We have a lot of crashes with unclear reason.
They happen more frequently during monkey tests when there are a lot of actions and eth networking.
This call trace happened on shutdown but shutdown is not necessary for it. Here is it:
[ T1] Call trace:
[ T1] dump_backtrace.cfi_jt+0x0/0x4
[ T1] show_stack+0x24/0x34
[ T1] sysrq_handle_showallcpus+0x9c/0xd4
[ T1] __handle_sysrq+0x108/0x1f4
[ T1] write_sysrq_trigger+0x11c/0x188
[ T1] proc_reg_write+0xec/0x210
[ T1] vfs_write+0x118/0x3cc
[ T1] ksys_write+0x84/0xf4
[ T1] __arm64_sys_write+0x28/0x38
[ T1] invoke_syscall+0x68/0x150
[ T1] el0_svc_common.llvm.4347159286016627091+0xc0/0x100
[ T1] do_el0_svc+0x30/0x9c
[ T1] el0_svc+0x24/0x7c
[ T1] el0t_64_sync_handler+0x6c/0xb4
[ T1] el0t_64_sync+0x1b4/0x1b8
[ C0] sysrq: CPU0: backtrace skipped as idling
[ C4] sysrq: CPU4: backtrace skipped as idling
[ C2] sysrq: CPU2:
[ C3] sysrq: CPU3: backtrace skipped as idling
[ C5] sysrq: CPU5: backtrace skipped as idling
[ T1] sysrq: Show Blocked State
[ T1] task:kworker/1:0 state:D stack:14120 pid:30224 ppid: 2 flags:0x00000008
[ T1] Workqueue: events key_garbage_collector.860fd2f9b6d01b497b0f700c85752b22.cfi_jt
[ T1] Call trace:
[ T1] __switch_to+0x150/0x1e8
[ T1] __schedule+0x5bc/0x9a8
[ T1] schedule+0x8c/0x10c
[ T1] schedule_timeout+0x4c/0x10c
[ T1] wait_for_common+0xb0/0x140
[ T1] wait_for_completion+0x24/0x34
[ T1] __wait_rcu_gp+0x1ac/0x1d8
[ T1] synchronize_rcu+0x70/0x9c
[ T1] key_garbage_collector+0x3d8/0x518
[ T1] process_one_work+0x22c/0x4a4
[ T1] worker_thread+0x290/0x510
[ T1] kthread+0x178/0x1e4
[ T1] ret_from_fork+0x10/0x20
[ T1] sysrq: Kill All Tasks
[ T325] watchdog: watchdog0: watchdog did not stop!
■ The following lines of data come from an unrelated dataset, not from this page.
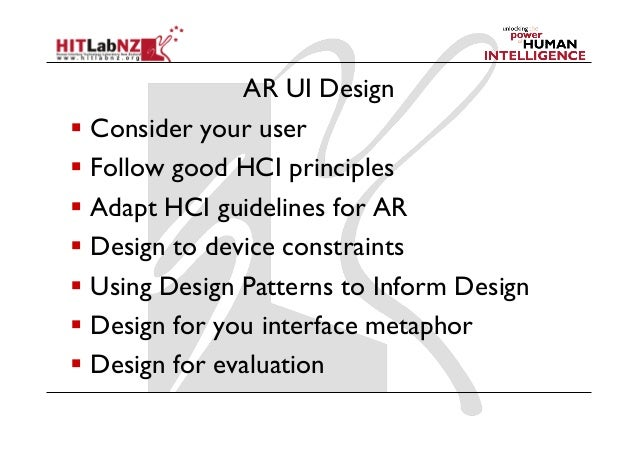 2013 lecture 6  ar user interface design guidelines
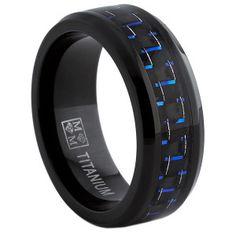 Titan Herren Schwarz Und Blau Kohlefaser Passform Band 8mm | Titanium Wedding Ring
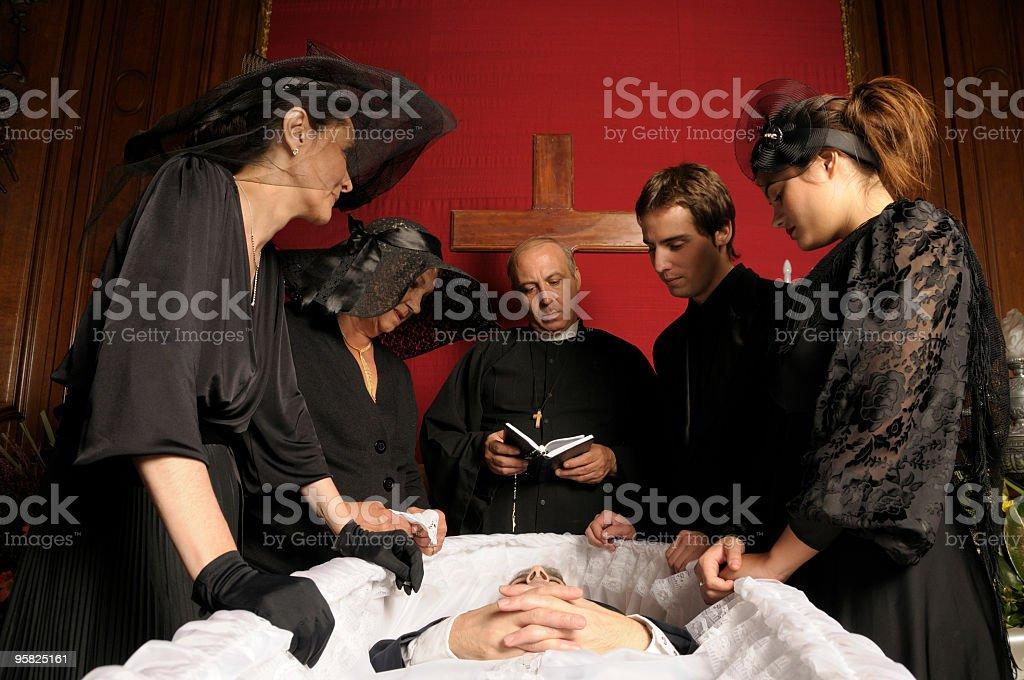 Sad Funeral royalty-free stock photo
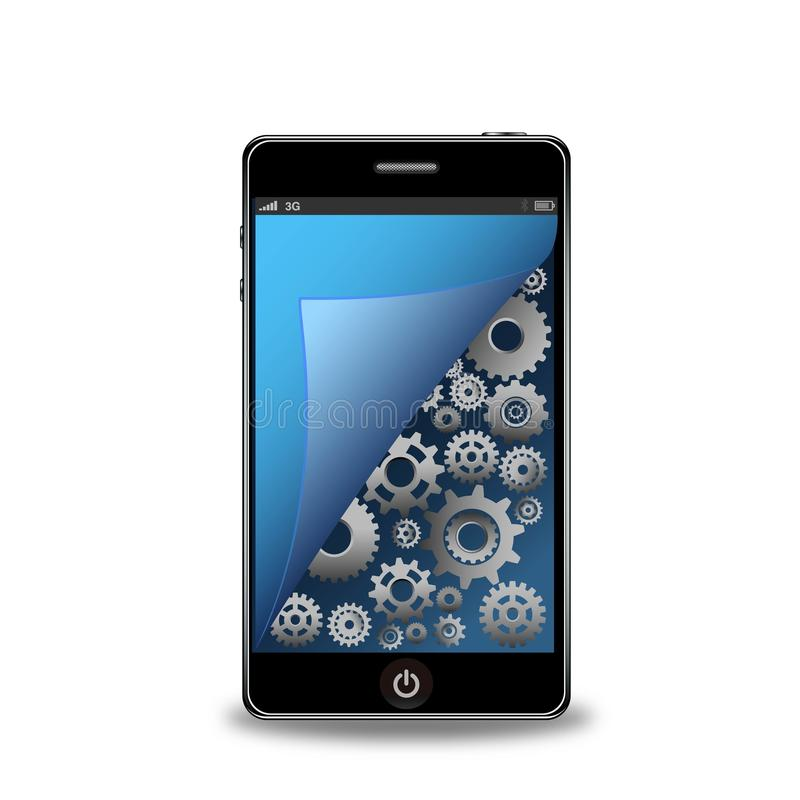 Умный телефон с шестернями бесплатная иллюстрация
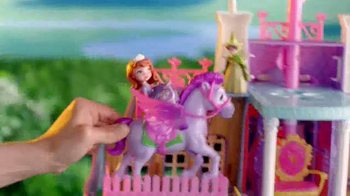 Sofia the First Royal Prep Academy Playset TV Spot, 'Magic in Every Corner' - Thumbnail 8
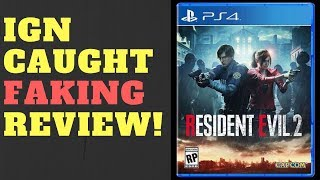 IGN Caught FAKING Review For Resident Evil 2!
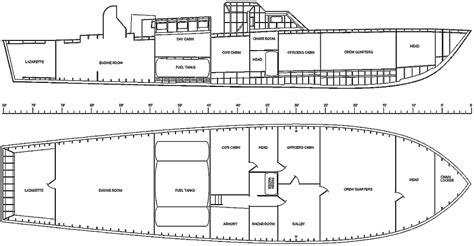 Pt Boat Line Drawings by Pt Boat Plans Drawings How To Build Bed Frame With Storage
[ T261] printk: ueventd: 2 output lines suppressed due to ratelimiting
[ C2] Call trace:
[ C2] dump_backtrace.cfi_jt+0x0/0x4
[ C2] show_stack+0x24/0x34
[ T1] reboot: Set up alarm timer for 5 sec
[ C2] showacpu+0x70/0xb4
[ C2] flush_smp_call_function_queue.llvm.7698391963899168790+0x1d4/0x2e4
[ T1] kvm: exiting hardware virtualization
[ C2] ipi_handler+0x98/0x150
[ C2] handle_percpu_devid_irq+0xc4/0x318
[ C2] handle_domain_irq+0x84/0xf8
[ C2] gic_handle_irq+0x5c/0x124
[ C2] call_on_irq_stack+0x3c/0x6c
[ C2] do_interrupt_handler+0x4c/0xa8
[ C2] el1_interrupt+0x34/0x64
[ C2] el1h_64_irq_handler+0x1c/0x2c
[ C2] el1h_64_irq+0x7c/0x80
[ C2] follow_page_mask+0x70/0x3f8
[ C2] follow_page+0x38/0x80
[ C2] munlock_vma_pages_range+0xbc/0x2c0
[ C2] exit_mmap+0xec/0x2ec
[ C2] __mmput+0x3c/0x168
[ C2] mmput+0x3c/0x78
[ C2] exit_mm+0x1f8/0x334
[ C2] do_exit+0x1c8/0xa38
[ C2] do_group_exit+0x90/0xac
[ C2] get_signal+0x1d0/0x7b0
[ C2] do_signal+0xa4/0x258
[ C2] do_notify_resume+0x7c/0x164
[ C2] el0_svc+0x5c/0x7c
[ C2] el0t_64_sync_handler+0x6c/0xb4
[ C2] el0t_64_sync+0x1b4/0x1b8
I think this may be related:Stack corruption in libart.so art::ClassLinker::ResolveMethod in android automotive
A logs file with two crashes attached.
Hello,
I can not see why this happening, but probably is due to your are using a non-supported kernel, so please download android from the official website and download it.
Regards
I've tested kernel with minimal changes from our side and it crashed several times on 84 reboots.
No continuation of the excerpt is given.